Affiliations: Department of Clinical Genetics, Human Genetics & Genome Research, National Research Center, Cairo, Egypt | Department of Human Cytogenetics, Human Genetics & Genome Research, National Research Center, Cairo, Egypt
Note: [] Corresponding author: Mona O. El-Ruby, National Research Center, Human Genetics & Genome Research, Department of Clinical Genetics, Cairo, Egypt. Tel.: +20 2 33371211; Fax: +20 2 33371615; E-mail: [email protected].

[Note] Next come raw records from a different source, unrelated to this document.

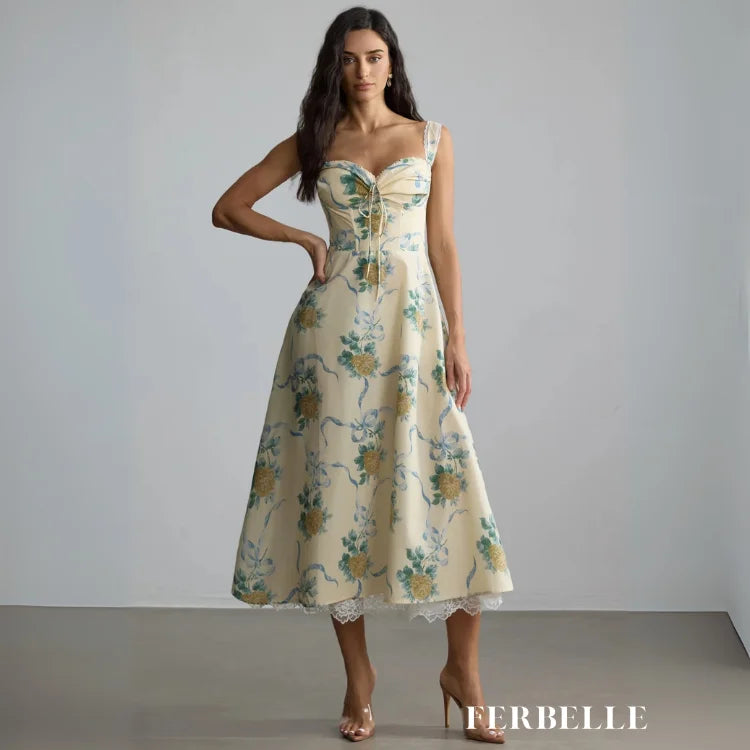 Vestido Carola vt331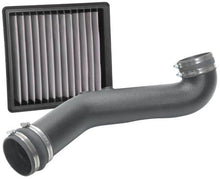 Load image into Gallery viewer, Airaid 2018 Ford F150 V8-5.0L F/l Jr Intake Kit - DTX Performance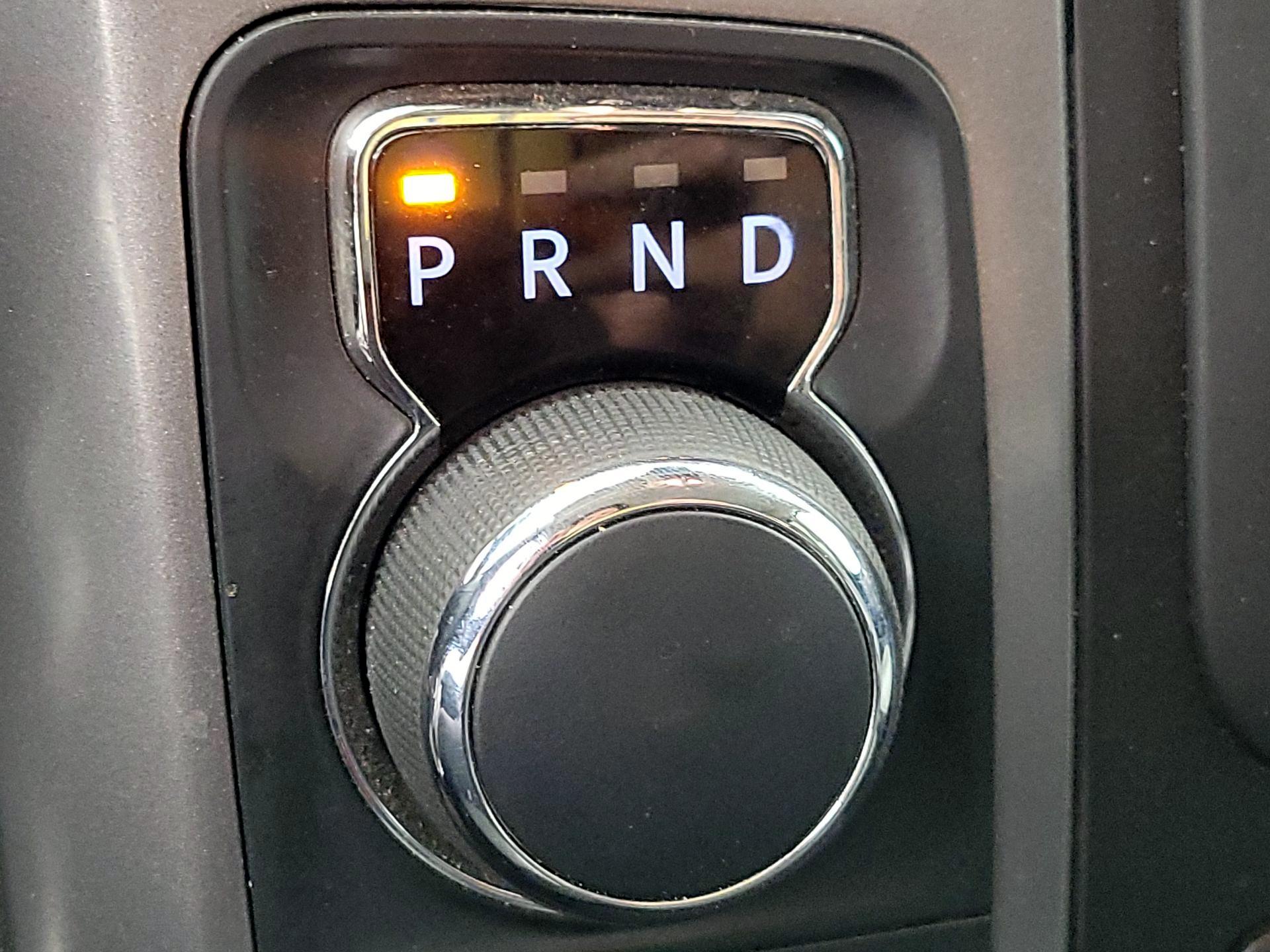 Thumbnail: 2024 RAM 1500 Classic - 17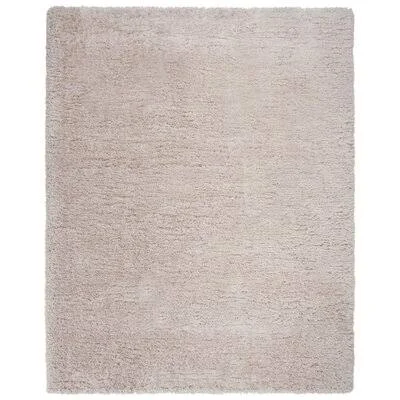 Barto Beige Rug Ivy Bronx Rug Size: Rectangle 8' x 10'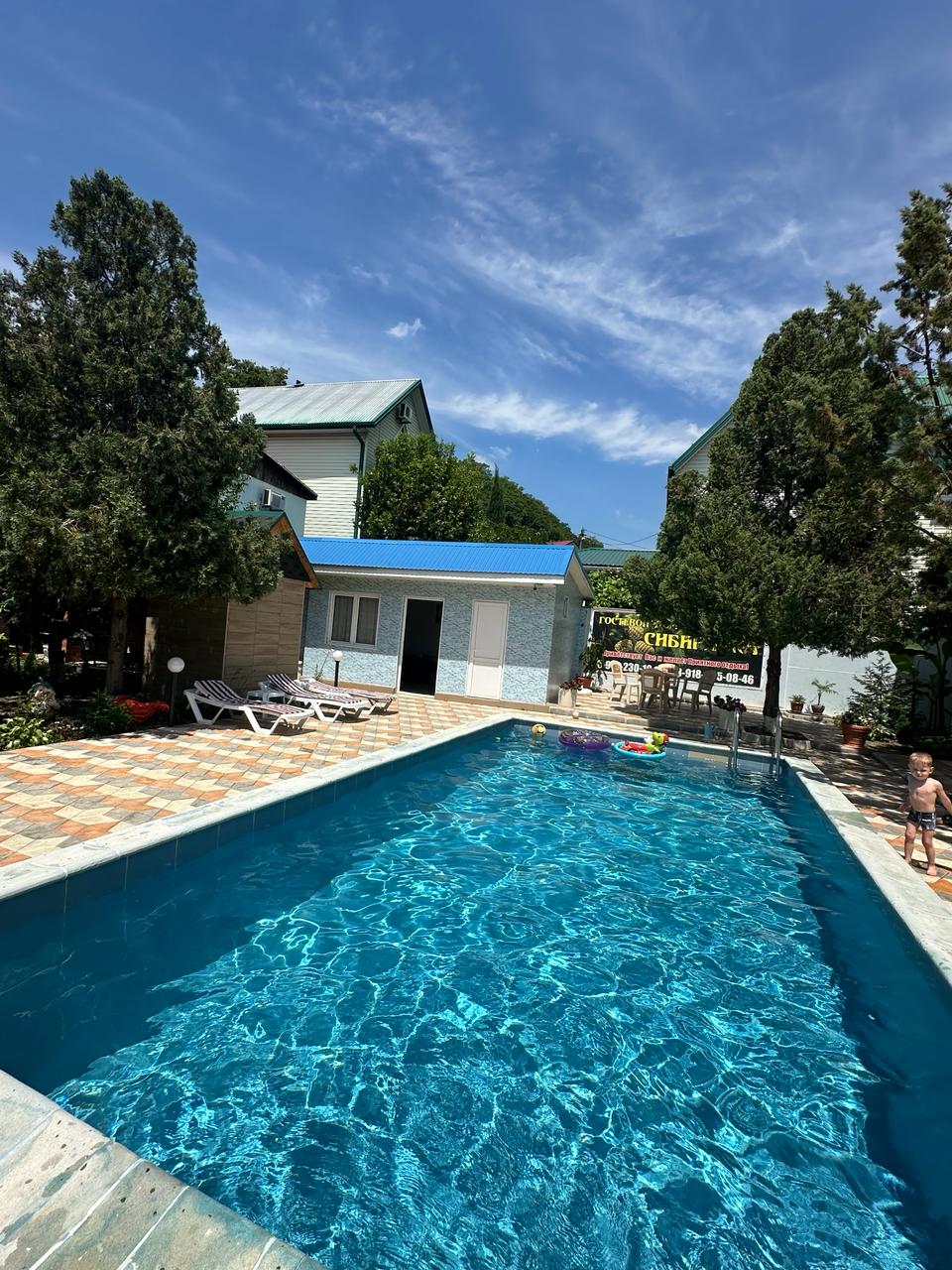 Фото Сибирячка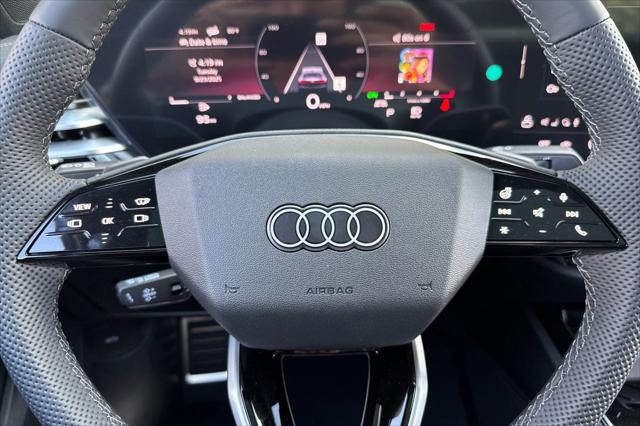 2025 Audi S5 Premium Plus - Photo 20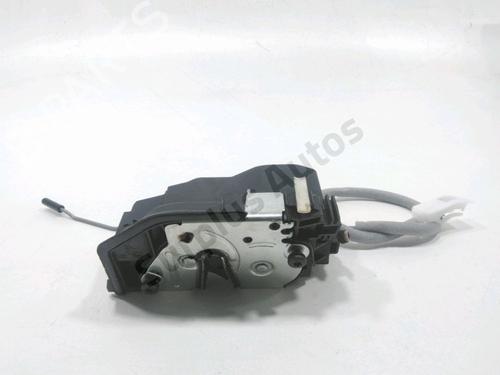 Højre bagtil lås Højre bagtil lås BMW 1 (F20) 116 d (116 hp) 33949943 33949943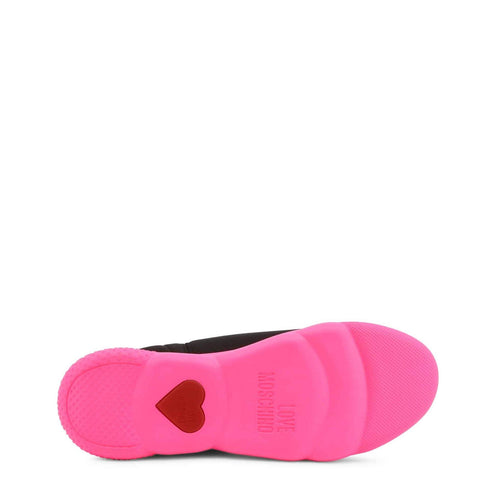 Love Moschino Tennised - Estita Fashion
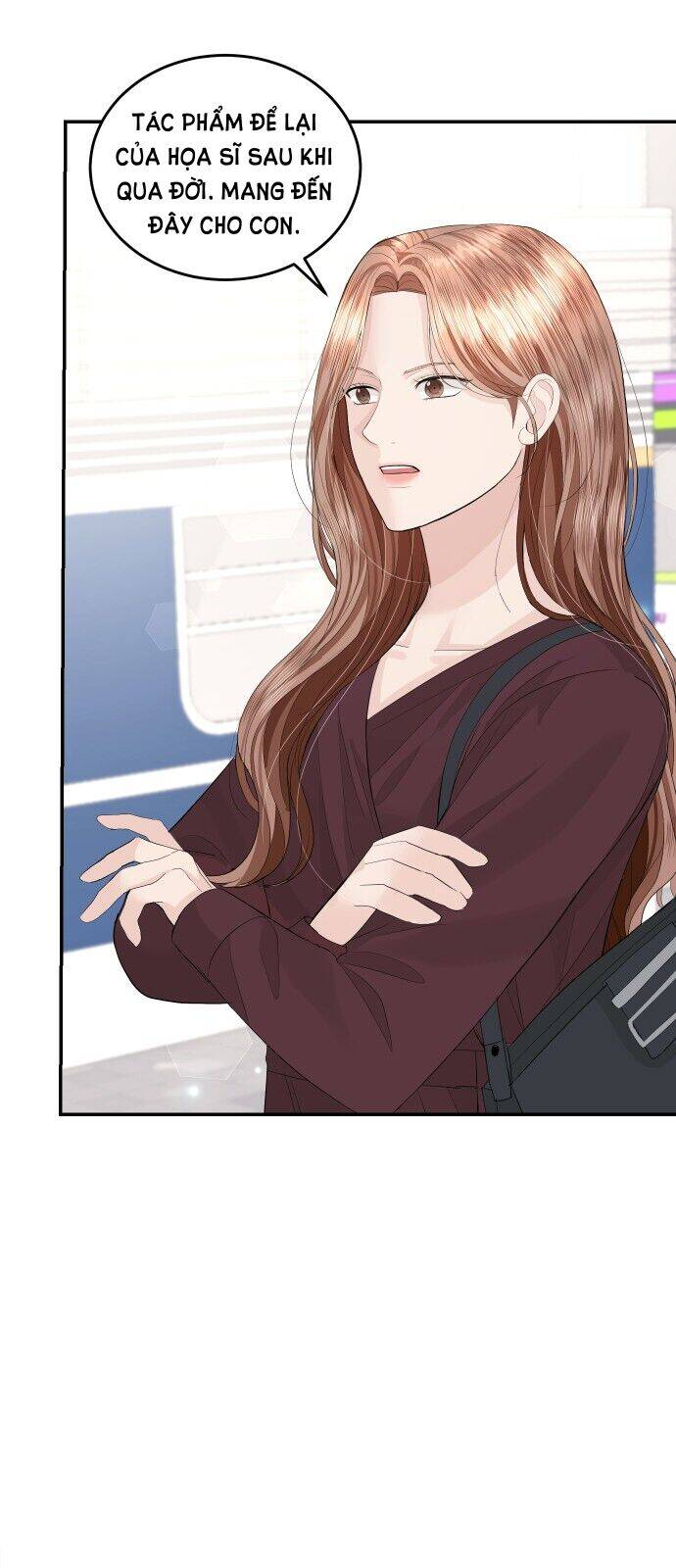 Cuộc Hôn Nhân Hoàn Hảo - Chương 47.1 - Trang 11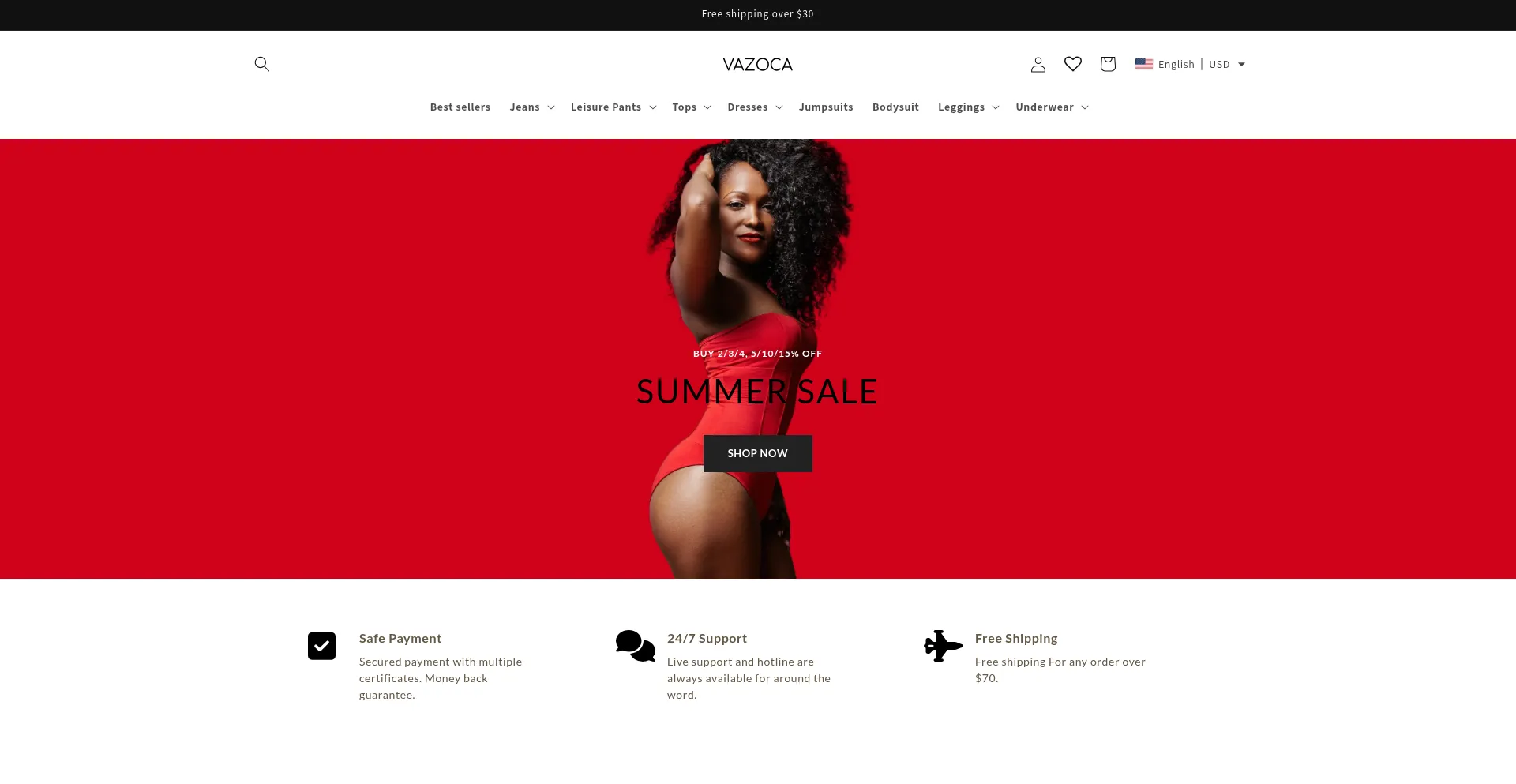 Vazoca.com Screenshot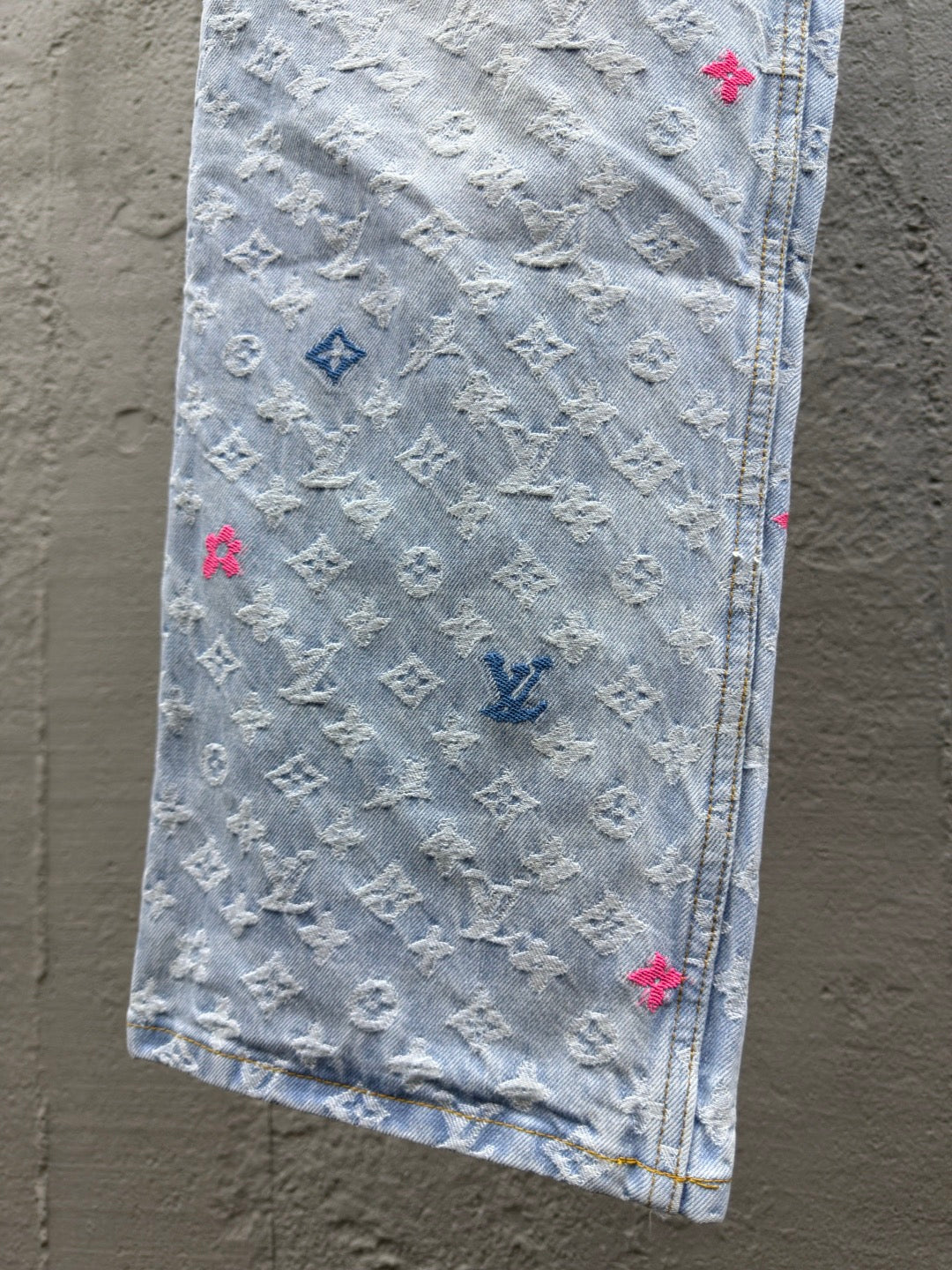 Jeans 6299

Abstract: Interstitial deletion of the long arm of chromosome 4 is rare. Patients with interstitial deletion of the long arm of chromosome 4 differ from those with terminal deletions. Phenotypes may be variable, depending upon the specific length and location of the deleted portion. Here, we report on a boy exhibiting most of the congenital malformations encountered in terminal 4q syndrome. The conventional karyotyping and Fluorescence in-situ hybridization revealed a de novo interstitial del (4)(q31q32). The current report is a further document highlighting that deletion of segment q31 could be contributing to the expression of most of the phenotype of 4q deletion syndrome. Using array comparative genome hybridization methodology is recommended for investigating further cases with similar segmental interstitial deletions to support and delineate findings and to define genes implicated in the pathogenesis of the disorder.